In many cases, RNG is made at facilities that generate a feedstock as a by-product of their operations. Wastewater treatment plants and dairy farms, for example, can produce RNG using sewage sludge and manure, respectively. Another option is to process food waste into biogas and RNG.

The Cummins executive says the Argonne National Laboratory’s database captures the total annual RNG production capacity in the United States. In 2021, production capacity was about 660 million gallons of gasoline equivalents (GGE). That’s a 20% increase compared to the previous year.

That is a lot of RNG, but still just a fraction – about 3% – of the total natural gas consumption each year in the country, beyond solely vehicles’ consumption.

It may be possible to increase the production of RNG in the United States—and in other countries—by orders of magnitude. According to a study quoted by the American Gas Association, the United States could have the potential to produce up to 36 billion GGE equivalent of RNG each year by 2040.

If all of that was used in transportation applications, that would be enough to fuel about two-thirds of all diesel vehicles in the country.

Producing RNG is only part of the challenge to making more available, Singh Jhawar writes. RNG also needs to be transported and distributed to end-users.

Compared to other alternative fuels, RNG has many advantages. RNG is, chemically speaking, nearly identical to natural gas obtained from fossil resources.

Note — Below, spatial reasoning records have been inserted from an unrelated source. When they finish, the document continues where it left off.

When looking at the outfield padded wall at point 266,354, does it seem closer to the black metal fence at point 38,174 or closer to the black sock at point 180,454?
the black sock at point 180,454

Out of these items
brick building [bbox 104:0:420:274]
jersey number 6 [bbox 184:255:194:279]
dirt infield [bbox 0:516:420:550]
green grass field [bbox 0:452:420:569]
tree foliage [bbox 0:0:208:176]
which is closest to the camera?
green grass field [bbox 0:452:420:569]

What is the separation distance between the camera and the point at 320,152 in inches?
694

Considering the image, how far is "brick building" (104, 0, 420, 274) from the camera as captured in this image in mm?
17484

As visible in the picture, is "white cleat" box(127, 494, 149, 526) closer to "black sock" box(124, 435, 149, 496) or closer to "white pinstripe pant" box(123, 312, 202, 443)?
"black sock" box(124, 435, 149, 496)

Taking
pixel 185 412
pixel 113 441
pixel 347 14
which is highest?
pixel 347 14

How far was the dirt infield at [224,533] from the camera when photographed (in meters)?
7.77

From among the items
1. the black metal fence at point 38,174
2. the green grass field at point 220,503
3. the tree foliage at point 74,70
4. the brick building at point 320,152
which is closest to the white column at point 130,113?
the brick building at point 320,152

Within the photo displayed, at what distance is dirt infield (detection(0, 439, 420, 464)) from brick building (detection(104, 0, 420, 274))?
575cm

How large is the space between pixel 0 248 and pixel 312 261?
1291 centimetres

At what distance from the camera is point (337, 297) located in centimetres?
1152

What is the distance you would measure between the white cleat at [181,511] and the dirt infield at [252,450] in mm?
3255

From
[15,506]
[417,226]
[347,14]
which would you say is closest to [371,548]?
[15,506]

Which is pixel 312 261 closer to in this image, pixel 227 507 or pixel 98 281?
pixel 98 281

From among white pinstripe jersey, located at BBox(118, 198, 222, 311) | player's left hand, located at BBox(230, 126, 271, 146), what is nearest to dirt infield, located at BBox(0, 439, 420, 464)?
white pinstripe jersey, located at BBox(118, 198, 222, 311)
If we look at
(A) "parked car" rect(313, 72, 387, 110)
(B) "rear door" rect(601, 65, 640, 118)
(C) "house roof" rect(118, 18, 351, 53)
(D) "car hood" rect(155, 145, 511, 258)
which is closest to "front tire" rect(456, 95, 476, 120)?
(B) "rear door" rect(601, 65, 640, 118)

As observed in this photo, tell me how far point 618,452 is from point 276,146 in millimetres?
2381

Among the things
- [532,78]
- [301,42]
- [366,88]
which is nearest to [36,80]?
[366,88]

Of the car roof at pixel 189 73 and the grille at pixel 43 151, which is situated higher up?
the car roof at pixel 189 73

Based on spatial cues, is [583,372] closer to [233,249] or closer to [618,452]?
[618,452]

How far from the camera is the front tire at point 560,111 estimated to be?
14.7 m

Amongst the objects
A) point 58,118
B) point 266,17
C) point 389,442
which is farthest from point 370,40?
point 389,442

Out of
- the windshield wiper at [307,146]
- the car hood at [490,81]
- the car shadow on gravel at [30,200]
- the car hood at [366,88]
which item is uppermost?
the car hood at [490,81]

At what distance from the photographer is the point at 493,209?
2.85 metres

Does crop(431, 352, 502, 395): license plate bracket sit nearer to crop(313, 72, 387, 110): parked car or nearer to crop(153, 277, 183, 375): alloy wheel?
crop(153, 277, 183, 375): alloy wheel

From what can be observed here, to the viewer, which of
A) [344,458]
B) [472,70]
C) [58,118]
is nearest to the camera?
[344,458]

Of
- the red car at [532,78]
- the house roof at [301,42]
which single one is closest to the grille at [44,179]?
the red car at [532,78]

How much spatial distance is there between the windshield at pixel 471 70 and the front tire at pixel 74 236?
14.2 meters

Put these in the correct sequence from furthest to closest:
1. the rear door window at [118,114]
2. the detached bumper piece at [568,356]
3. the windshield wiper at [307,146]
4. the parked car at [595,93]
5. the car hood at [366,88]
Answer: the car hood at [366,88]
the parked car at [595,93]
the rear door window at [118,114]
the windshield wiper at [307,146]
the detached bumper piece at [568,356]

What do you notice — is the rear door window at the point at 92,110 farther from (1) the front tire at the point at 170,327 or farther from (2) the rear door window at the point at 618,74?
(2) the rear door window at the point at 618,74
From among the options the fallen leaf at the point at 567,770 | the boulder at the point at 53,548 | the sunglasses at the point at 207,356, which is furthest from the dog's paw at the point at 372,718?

So RNG can be injected into the existing natural gas transportation and distribution infrastructure, as long as it meets each pipeline’s specifications.

However, the network of natural gas fueling stations is less dense than the one for gasoline or diesel. There are about 1,500 public and private stations dispending compressed natural gas in the United States, compared to over 150,000 gas stations with gasoline or diesel.

Most of the RNG supply is sent to states with low carbon fuel credits for natural gas.